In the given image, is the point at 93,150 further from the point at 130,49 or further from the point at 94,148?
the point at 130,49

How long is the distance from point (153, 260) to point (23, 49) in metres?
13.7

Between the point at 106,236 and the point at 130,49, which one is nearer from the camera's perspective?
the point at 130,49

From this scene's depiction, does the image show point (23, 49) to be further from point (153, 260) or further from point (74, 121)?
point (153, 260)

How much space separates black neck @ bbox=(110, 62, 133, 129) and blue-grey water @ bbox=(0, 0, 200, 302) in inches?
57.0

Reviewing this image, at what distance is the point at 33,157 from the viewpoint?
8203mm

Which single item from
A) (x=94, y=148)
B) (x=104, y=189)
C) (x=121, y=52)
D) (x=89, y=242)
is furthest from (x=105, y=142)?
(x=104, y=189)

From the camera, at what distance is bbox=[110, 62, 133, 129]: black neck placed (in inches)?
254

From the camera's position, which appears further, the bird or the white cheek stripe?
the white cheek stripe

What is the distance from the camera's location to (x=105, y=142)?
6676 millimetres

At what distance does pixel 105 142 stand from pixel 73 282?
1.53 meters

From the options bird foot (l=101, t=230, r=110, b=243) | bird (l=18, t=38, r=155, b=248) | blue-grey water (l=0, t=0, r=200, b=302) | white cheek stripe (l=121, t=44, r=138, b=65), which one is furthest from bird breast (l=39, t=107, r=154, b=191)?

==

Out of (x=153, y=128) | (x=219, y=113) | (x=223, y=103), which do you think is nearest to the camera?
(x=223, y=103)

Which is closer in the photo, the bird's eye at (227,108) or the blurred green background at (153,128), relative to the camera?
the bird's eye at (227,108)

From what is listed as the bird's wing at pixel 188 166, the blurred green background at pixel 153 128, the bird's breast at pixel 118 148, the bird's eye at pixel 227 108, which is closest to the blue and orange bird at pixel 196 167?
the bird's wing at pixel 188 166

Do this — Transcribe the lines from the one containing "Which single item from" to the one containing "1.53 meters", both included, reproducing each item without any change.

Output of the exercise —
Which single item from
A) (x=94, y=148)
B) (x=104, y=189)
C) (x=121, y=52)
D) (x=89, y=242)
is furthest from (x=105, y=142)?
(x=104, y=189)

From the camera, at what distance is bbox=[110, 62, 133, 129]: black neck placed (in inches)?
254

From the camera's position, which appears further, the bird or the white cheek stripe?
the white cheek stripe

What is the distance from the camera's location to (x=105, y=142)?
6676 millimetres

At what distance does pixel 105 142 stand from pixel 73 282?
1.53 meters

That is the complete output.